#### [Passage]
━━━
Hari Raya Haji 2021: 4 Things You Should Know
Hari Raya Haji, also known as the "Feast of the Sacrifice", is one of the most significant days in the Islamic year and it marks a special day for Muslims who will be celebrating it.
In a multiracial and multireligious society like Singapore, we are grateful for the opportunity to experience various religious and cultural festivals – Hari Raya Haji is just one of the two major Muslim festivals here.
Besides enjoying the public holiday on the 20th July, here are 4 things about this special day that you should know.
#1 Hari Raya Haji and Hari Raya Puasa are not the same thing.
Both celebrations are of different significances; Hari Raya Puasa celebrates the end of the fasting month of Ramadan, while Hari Raya Haji marks the end of the Hajj (pilgrimage). Unlike Hari Raya Puasa, Hari Raya Haji has a more spiritual focus and thus, the main part of the celebrations do not concentrate so much on feasting. Despite that, one can still expect to see tables filled with traditional food in Muslim homes during house visits.
#2 How do Muslims commemorate it?
Though optional, Muslims may still choose to fast on the eve of Hari Raya Haji. They then gather in mosques for prayers in the morning before performing a ritual known as the Korban. The Korban is a ritualistic sacrifice of a livestock such as sheep, lambs and goats, where they are slaughtered by a quick slit to the throat as prayers are recited. The meat is then distributed and donated to worshippers and the needy after the ritual. It is interesting to note that the widely recommended distribution is that one-third of the meat is to be given to the poor and needy, another one-third to friends and family, and the remaining to be kept personally.
━━━
#### [What to work on]
Copy the part of the Hari Raya Haji article that runs from "#2 How do Muslims" down to "be kept personally.", word for word. The dataset entries that come after the Hari Raya Haji article are not needed for anything here.

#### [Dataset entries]
━━━
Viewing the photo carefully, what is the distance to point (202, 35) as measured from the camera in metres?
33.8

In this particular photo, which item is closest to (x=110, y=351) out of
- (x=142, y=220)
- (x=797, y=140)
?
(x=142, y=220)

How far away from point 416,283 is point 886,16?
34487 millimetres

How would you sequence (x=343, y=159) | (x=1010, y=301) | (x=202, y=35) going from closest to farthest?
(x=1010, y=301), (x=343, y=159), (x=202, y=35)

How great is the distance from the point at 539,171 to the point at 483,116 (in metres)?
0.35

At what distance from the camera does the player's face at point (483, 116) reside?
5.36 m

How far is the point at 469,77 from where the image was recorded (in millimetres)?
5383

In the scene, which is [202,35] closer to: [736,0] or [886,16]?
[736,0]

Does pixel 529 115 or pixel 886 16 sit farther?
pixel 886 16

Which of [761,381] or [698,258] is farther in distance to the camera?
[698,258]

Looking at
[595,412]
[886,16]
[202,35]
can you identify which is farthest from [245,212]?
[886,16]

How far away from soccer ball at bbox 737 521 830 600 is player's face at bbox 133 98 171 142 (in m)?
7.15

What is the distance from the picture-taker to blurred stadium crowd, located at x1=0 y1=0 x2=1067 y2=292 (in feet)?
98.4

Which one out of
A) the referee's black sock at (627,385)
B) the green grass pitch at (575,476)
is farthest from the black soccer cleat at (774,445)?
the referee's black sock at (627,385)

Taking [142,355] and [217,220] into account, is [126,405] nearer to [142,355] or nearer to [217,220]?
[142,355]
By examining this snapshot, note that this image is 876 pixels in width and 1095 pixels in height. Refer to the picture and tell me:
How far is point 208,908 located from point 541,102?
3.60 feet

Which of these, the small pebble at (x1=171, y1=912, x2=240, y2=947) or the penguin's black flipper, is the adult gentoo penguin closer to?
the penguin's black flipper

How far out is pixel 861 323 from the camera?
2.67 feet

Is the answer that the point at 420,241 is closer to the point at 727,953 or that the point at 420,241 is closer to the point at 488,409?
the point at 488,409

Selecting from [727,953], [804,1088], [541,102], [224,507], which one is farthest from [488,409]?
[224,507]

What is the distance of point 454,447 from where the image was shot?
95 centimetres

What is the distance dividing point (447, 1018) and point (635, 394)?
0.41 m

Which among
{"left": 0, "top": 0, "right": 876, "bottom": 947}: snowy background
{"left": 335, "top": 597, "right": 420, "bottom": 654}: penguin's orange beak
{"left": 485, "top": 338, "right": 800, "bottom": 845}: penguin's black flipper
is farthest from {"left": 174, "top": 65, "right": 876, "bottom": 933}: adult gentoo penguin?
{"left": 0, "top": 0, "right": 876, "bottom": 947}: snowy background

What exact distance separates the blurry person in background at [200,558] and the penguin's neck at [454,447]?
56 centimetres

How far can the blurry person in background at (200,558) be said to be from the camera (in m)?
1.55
━━━
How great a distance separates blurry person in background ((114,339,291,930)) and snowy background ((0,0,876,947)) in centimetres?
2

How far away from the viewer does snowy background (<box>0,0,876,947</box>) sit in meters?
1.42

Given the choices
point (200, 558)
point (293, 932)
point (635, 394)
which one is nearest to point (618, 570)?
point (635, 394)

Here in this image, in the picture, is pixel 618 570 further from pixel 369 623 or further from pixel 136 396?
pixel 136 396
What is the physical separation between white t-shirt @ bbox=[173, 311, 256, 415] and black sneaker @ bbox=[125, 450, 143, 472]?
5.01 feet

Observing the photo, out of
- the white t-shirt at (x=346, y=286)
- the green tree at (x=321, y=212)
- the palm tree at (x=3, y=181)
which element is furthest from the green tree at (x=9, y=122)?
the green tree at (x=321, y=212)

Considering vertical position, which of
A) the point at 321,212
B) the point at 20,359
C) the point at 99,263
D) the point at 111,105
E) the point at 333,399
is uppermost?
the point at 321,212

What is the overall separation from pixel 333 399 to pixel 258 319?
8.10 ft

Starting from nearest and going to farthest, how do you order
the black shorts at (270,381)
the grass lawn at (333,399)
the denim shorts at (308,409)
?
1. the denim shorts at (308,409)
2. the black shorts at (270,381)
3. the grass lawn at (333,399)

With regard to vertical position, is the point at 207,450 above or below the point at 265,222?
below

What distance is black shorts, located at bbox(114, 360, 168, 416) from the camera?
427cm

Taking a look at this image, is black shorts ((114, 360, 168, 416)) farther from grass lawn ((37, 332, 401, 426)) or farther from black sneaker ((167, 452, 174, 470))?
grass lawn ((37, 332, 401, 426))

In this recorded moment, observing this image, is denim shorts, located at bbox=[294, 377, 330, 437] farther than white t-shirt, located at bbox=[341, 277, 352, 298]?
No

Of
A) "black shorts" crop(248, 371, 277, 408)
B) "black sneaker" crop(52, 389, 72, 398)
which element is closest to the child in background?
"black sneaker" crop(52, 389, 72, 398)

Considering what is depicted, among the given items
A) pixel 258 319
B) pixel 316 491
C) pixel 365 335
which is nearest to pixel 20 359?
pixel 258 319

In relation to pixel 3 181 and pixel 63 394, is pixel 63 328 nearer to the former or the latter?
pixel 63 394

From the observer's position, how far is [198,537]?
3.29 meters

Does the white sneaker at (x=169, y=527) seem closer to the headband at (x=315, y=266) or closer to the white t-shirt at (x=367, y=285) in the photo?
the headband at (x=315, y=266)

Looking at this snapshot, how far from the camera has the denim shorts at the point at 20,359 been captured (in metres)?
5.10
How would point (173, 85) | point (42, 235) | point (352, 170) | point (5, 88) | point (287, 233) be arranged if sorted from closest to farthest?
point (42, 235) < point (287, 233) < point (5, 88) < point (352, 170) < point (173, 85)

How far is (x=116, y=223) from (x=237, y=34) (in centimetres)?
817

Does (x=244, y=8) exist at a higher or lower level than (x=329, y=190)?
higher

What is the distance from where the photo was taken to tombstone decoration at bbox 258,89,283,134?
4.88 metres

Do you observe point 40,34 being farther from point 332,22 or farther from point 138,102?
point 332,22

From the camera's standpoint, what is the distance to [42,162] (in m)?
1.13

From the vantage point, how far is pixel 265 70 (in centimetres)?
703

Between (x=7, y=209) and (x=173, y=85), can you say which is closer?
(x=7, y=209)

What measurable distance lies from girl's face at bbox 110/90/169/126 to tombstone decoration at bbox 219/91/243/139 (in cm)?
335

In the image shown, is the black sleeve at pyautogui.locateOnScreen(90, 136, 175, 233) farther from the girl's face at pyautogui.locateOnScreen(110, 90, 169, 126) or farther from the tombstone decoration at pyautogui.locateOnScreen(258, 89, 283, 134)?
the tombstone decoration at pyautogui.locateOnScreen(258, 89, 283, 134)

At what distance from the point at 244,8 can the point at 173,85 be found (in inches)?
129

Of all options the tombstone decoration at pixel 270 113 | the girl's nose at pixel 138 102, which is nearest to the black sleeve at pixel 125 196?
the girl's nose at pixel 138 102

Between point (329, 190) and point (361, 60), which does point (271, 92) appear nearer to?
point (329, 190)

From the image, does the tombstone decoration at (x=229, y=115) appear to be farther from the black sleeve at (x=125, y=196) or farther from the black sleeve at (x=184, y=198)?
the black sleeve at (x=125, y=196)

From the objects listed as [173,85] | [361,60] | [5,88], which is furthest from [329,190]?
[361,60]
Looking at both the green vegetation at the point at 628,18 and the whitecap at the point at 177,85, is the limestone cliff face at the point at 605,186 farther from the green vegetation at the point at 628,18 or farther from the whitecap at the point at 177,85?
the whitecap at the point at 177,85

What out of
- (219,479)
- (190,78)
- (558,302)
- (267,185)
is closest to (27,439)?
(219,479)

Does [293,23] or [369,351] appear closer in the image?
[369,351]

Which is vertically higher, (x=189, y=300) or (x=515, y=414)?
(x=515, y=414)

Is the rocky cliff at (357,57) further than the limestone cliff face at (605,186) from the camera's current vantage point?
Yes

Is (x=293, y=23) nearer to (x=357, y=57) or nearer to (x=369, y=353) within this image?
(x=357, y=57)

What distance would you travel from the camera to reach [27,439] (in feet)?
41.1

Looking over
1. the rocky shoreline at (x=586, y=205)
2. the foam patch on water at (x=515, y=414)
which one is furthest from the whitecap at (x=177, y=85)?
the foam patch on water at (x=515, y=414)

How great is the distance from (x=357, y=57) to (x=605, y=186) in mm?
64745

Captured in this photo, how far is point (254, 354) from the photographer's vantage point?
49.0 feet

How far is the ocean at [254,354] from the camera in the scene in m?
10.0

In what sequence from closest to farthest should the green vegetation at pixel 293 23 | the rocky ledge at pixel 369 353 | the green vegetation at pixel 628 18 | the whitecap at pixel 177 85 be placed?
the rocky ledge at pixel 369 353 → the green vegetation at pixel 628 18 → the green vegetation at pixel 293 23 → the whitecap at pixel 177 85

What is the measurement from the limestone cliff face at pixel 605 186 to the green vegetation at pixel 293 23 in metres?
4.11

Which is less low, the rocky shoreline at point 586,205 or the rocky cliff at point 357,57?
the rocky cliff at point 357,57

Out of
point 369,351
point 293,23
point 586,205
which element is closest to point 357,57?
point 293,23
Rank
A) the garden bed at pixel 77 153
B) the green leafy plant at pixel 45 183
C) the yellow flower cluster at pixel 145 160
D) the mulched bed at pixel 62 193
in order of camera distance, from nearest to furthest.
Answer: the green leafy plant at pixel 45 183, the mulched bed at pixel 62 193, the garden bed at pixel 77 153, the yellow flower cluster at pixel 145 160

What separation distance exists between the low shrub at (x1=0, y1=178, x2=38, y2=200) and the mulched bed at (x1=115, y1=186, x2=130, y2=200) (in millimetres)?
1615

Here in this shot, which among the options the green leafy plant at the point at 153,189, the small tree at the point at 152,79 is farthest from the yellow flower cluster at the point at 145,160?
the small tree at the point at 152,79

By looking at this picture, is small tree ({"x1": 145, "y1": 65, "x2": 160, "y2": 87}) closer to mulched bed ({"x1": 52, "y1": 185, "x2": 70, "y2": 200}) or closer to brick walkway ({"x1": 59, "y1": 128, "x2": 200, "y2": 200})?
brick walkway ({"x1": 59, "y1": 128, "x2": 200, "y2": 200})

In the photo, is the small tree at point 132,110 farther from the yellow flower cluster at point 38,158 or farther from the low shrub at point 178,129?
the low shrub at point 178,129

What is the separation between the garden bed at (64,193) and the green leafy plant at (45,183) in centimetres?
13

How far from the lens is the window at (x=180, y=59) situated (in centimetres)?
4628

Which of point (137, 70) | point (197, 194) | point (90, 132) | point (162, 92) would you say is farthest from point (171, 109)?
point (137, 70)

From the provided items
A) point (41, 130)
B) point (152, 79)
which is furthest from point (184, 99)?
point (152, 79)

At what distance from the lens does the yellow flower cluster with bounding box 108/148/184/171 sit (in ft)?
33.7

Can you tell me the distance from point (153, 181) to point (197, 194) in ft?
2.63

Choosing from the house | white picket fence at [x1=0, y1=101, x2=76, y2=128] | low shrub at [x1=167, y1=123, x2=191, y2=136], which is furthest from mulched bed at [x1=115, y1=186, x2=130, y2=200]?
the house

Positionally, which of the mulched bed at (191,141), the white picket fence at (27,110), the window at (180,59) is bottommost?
━━━
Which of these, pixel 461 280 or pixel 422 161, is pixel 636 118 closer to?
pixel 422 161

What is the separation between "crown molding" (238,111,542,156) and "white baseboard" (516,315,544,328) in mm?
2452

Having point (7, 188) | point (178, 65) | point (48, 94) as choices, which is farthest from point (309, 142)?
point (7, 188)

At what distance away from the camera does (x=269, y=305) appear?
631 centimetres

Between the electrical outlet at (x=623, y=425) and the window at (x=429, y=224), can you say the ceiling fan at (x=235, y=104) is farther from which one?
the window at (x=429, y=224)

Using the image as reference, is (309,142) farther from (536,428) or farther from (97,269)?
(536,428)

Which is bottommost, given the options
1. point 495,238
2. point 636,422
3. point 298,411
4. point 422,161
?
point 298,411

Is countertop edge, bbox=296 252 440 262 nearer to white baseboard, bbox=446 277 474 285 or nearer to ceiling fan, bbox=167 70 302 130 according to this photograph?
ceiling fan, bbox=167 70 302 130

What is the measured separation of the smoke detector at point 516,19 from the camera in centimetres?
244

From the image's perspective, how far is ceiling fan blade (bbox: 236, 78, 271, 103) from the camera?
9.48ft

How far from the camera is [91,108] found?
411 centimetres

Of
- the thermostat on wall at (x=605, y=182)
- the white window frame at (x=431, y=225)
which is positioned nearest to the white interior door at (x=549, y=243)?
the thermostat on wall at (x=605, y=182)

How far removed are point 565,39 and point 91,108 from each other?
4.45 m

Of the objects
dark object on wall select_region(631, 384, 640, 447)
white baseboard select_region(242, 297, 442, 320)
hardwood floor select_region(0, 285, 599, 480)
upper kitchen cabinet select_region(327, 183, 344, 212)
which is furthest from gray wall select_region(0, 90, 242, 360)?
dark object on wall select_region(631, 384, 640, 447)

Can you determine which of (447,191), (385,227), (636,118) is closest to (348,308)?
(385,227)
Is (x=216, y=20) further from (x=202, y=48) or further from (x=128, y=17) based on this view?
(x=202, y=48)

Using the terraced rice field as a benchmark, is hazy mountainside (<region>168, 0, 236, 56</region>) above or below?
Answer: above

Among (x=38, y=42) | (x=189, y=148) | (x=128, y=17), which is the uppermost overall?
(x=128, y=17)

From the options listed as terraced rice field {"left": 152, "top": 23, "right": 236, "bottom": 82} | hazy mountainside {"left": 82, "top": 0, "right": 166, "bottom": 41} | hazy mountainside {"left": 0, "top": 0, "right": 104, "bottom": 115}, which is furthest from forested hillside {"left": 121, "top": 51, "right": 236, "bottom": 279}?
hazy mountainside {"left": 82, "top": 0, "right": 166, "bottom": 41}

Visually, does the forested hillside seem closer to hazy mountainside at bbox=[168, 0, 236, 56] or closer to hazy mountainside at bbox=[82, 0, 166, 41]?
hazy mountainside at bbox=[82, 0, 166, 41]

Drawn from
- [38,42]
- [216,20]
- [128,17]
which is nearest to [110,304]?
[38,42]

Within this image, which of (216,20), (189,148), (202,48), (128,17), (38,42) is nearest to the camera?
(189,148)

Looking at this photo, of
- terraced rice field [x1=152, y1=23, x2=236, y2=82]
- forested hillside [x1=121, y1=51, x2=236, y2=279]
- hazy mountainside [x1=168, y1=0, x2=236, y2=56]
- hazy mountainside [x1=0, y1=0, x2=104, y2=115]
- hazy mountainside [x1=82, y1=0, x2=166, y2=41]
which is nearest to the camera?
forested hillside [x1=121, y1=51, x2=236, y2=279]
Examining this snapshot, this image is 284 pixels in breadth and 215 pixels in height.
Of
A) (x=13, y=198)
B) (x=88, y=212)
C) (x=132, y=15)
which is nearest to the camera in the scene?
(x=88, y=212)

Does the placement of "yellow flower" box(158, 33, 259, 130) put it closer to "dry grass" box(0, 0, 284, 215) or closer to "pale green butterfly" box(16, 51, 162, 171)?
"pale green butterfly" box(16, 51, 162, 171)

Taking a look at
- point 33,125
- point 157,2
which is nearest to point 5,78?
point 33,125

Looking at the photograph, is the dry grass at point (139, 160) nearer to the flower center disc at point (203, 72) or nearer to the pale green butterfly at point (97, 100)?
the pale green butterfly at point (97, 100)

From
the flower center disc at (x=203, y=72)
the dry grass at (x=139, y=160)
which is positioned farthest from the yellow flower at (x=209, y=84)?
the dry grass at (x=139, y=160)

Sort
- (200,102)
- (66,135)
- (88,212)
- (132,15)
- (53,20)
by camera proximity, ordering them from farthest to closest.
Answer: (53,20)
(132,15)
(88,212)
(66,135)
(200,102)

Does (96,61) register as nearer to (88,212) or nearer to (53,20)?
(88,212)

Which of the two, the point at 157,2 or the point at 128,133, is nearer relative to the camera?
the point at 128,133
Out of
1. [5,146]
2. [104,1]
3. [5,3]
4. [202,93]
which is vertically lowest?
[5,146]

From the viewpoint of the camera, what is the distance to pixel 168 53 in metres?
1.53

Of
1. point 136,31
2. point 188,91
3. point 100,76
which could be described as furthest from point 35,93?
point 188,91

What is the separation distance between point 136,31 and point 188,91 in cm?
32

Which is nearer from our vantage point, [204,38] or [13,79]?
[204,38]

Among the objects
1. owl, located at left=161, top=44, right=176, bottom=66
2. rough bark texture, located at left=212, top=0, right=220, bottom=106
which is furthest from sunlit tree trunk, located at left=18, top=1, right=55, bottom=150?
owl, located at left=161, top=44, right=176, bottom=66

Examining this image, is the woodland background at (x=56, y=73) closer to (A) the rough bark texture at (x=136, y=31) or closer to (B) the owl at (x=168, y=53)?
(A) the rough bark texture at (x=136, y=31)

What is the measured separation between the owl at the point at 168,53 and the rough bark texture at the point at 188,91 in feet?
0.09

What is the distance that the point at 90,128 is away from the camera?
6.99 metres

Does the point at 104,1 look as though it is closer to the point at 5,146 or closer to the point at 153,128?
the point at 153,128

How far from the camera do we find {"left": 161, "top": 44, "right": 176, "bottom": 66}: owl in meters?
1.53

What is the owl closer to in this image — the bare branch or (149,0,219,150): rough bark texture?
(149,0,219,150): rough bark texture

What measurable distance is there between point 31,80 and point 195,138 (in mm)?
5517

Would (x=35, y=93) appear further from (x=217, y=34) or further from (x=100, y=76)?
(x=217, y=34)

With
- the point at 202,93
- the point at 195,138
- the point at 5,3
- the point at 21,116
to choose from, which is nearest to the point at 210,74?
━━━
#### [Solution below]
#2 How do Muslims commemorate it?
Though optional, Muslims may still choose to fast on the eve of Hari Raya Haji. They then gather in mosques for prayers in the morning before performing a ritual known as the Korban. The Korban is a ritualistic sacrifice of a livestock such as sheep, lambs and goats, where they are slaughtered by a quick slit to the throat as prayers are recited. The meat is then distributed and donated to worshippers and the needy after the ritual. It is interesting to note that the widely recommended distribution is that one-third of the meat is to be given to the poor and needy, another one-third to friends and family, and the remaining to be kept personally.